* **TEXTE SOURCE**:
Le chantage au gaz russe est une chimère

Par Christian Wipperfürth, docteur et expert à l'institut de Düsseldorf de politique étrangère et de sécurité (Dias).

Il faut se rendre à l'évidence : sans le gaz russe, des millions de Français et d'Allemands grelotteraient de froid chaque hiver. Bien des pays européens, notamment l'Allemagne, recourent en outre massivement au gaz pour produire leur électricité. S'ils étaient contraints de limiter considérablement leur génération électrique, les répercussions négatives sur leurs voisins seraient considérables. La Russie couvre 70% des importations européennes de gaz, et l'extraction en mer du Nord est en recul, en raison d'une exploitation très intense. Mais la demande de gaz va augmenter de 50% au minimum d'ici à 2030.

Malgré la progression de ses exportations vers l'Europe, Gazprom ne sera pas en mesure de couvrir entièrement cette demande. Les pays fournisseurs d'Afrique et d'Asie centrale vont en profiter et la part de la Russie dans les importations européennes de gaz pourrait reculer à 50% d'ici à vingt ans. Les livraisons russes demeureront toutefois indispensables. Mais la Russie elle-même est dépendante de ses exportations vers l'Europe. Le secteur énergétique contribue à la moitié des recettes de l'Etat et à 20% du PIB. Nous avons besoin de gaz russe, mais la Russie a besoin de notre argent.

Pour autant, et malgré l'existence de contrats à long terme, la Russie ne serait-elle pas tentée de "fermer le robinet" à des fins politiques ? Elle possède après tout des réserves financières qui lui permettraient de compenser pendant deux ans le manque à gagner des exportations. En revanche, la France ou l'Allemagne ne pourraient remplacer le gaz russe que pendant quelques mois. D'autres pays sont encore plus vulnérables : on se souvient des Balkans transis de froid en janvier 2009 lorsque le passage du gaz par l'Ukraine fut interrompu. Sans compter que, à la différence des pays du Golfe, il n'est guère possible d'imposer une pression militaire sur la Russie. Les pays européens ne sont-ils pas alors conduits à une certaine complaisance vis-à-vis du Kremlin, avant même qu'il ait pu faire la preuve de sa capacité de nuisance ?

* **LISTE DES ENTRÉES**:
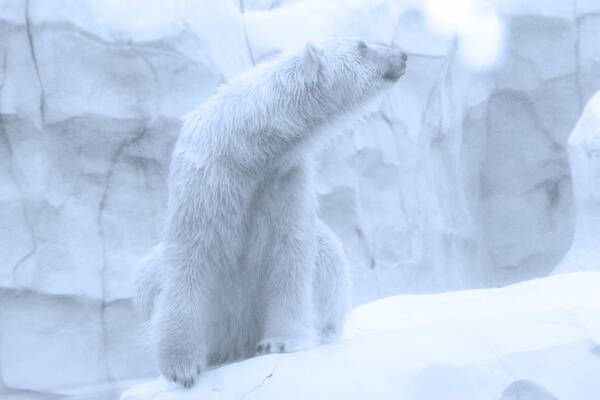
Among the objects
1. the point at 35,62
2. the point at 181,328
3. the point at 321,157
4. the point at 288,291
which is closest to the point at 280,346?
the point at 288,291

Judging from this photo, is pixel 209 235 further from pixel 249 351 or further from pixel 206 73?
pixel 206 73

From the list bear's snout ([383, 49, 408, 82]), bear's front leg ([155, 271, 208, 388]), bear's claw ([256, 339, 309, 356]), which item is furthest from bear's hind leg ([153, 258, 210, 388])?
bear's snout ([383, 49, 408, 82])

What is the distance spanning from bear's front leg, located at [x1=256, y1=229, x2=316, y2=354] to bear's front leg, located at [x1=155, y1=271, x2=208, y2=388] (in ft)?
0.65

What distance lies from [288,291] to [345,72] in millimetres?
667

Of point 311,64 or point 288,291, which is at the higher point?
point 311,64

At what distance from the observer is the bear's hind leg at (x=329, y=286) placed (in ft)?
9.70

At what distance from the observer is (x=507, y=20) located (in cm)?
816

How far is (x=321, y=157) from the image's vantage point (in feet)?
20.2

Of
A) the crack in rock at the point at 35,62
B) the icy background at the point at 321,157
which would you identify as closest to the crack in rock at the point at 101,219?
the icy background at the point at 321,157

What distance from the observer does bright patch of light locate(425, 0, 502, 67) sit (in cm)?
726

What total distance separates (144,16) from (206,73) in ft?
1.59

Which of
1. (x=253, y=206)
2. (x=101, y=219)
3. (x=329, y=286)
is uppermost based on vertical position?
(x=253, y=206)

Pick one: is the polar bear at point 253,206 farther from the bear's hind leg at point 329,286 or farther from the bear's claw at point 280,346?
the bear's hind leg at point 329,286

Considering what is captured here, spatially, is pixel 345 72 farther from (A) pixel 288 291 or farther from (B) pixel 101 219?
(B) pixel 101 219
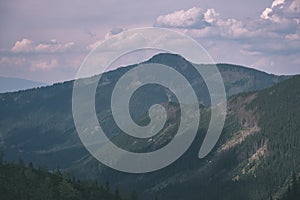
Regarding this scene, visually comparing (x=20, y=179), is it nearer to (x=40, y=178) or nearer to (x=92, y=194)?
(x=40, y=178)

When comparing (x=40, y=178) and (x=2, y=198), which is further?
(x=40, y=178)

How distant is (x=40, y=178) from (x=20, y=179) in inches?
548

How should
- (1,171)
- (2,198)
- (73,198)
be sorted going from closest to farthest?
(2,198) → (73,198) → (1,171)

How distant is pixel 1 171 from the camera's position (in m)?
193

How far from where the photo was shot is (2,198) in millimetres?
155250

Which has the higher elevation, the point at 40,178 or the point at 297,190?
the point at 40,178

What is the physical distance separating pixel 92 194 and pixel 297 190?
246 feet

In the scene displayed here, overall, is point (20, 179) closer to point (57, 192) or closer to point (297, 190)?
point (57, 192)

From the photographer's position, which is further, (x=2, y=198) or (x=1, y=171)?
(x=1, y=171)

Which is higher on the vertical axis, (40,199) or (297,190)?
(40,199)

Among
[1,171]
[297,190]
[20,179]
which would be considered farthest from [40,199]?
[297,190]

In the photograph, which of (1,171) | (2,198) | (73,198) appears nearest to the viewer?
(2,198)

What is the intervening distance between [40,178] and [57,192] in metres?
18.9

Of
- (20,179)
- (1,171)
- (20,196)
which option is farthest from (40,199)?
(1,171)
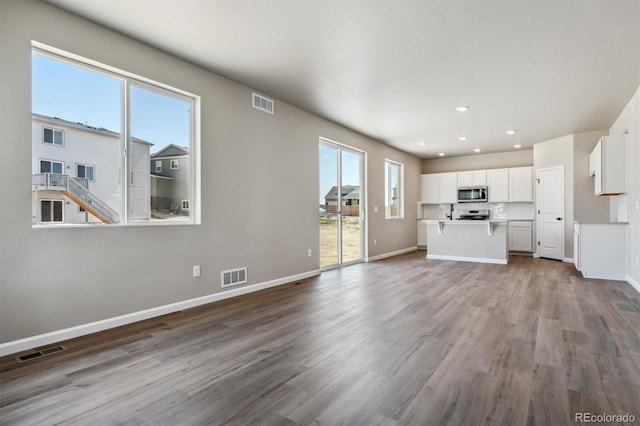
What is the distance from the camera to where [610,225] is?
518cm

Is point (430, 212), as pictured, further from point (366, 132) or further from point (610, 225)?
point (610, 225)

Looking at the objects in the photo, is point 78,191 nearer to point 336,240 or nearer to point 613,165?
point 336,240

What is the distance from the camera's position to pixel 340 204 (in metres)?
6.54

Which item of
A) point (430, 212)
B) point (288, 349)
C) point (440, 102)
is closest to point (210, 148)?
point (288, 349)

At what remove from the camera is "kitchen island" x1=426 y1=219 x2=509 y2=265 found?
6992 mm

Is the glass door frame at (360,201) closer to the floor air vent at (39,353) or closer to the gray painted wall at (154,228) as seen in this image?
the gray painted wall at (154,228)

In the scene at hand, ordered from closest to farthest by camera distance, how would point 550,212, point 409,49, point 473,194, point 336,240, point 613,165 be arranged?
1. point 409,49
2. point 613,165
3. point 336,240
4. point 550,212
5. point 473,194

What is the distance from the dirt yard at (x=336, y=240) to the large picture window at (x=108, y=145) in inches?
107

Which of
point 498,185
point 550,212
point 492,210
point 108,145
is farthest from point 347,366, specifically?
point 492,210

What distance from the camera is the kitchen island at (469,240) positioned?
22.9 ft

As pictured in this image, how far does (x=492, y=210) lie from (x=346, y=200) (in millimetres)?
4990

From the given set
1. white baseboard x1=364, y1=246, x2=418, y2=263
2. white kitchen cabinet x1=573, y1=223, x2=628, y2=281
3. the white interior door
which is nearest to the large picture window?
white baseboard x1=364, y1=246, x2=418, y2=263

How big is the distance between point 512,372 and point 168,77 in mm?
4112

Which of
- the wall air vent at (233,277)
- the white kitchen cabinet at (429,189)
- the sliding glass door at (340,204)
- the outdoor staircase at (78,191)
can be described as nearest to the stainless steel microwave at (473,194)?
the white kitchen cabinet at (429,189)
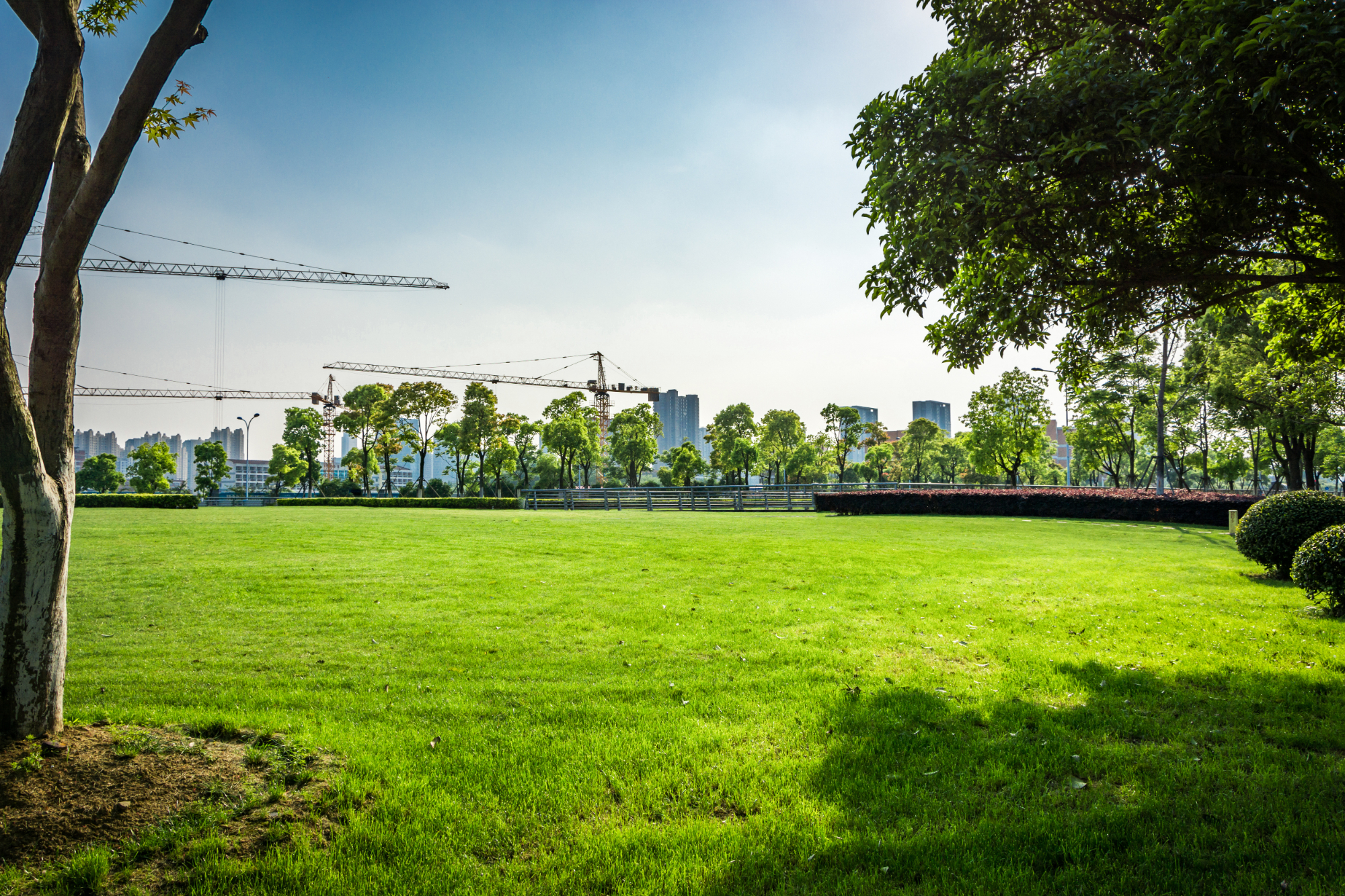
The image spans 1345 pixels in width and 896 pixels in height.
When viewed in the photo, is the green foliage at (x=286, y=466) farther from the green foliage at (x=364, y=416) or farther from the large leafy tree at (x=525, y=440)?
the large leafy tree at (x=525, y=440)

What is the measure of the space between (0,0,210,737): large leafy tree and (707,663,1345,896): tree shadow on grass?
3922mm

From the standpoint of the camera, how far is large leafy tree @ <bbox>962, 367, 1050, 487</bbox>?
47438 millimetres

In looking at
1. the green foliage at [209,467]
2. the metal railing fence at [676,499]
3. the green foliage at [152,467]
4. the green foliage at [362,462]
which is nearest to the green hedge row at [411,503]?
the metal railing fence at [676,499]

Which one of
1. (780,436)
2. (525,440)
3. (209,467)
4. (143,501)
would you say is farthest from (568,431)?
(209,467)

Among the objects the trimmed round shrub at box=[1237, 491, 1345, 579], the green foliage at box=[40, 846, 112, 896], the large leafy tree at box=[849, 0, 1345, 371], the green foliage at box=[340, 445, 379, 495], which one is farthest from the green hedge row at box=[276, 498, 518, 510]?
the green foliage at box=[40, 846, 112, 896]

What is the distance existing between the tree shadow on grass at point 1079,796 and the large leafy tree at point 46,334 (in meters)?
3.92

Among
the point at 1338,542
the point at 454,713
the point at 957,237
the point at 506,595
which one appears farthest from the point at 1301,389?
the point at 454,713

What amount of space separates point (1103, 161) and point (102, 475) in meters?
98.4

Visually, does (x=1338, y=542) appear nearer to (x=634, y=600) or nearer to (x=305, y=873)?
(x=634, y=600)

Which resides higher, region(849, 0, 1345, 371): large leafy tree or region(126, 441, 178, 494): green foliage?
region(849, 0, 1345, 371): large leafy tree

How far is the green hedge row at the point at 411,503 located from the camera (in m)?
40.9

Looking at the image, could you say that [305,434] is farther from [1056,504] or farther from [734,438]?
[1056,504]

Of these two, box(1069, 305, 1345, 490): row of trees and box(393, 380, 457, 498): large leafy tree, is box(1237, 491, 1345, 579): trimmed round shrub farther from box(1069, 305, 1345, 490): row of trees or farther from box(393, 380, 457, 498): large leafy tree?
box(393, 380, 457, 498): large leafy tree

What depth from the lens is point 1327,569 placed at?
315 inches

* **CONSIGNE**: Pouvez-vous reproduire le passage de l'article sur le gaz russe qui commence aux mots "Il faut se rendre" et s'arrête après "d'ici à 2030." ? Seul le texte source doit servir de référence.

* **RÉPONSE**:
Il faut se rendre à l'évidence : sans le gaz russe, des millions de Français et d'Allemands grelotteraient de froid chaque hiver. Bien des pays européens, notamment l'Allemagne, recourent en outre massivement au gaz pour produire leur électricité. S'ils étaient contraints de limiter considérablement leur génération électrique, les répercussions négatives sur leurs voisins seraient considérables. La Russie couvre 70% des importations européennes de gaz, et l'extraction en mer du Nord est en recul, en raison d'une exploitation très intense. Mais la demande de gaz va augmenter de 50% au minimum d'ici à 2030.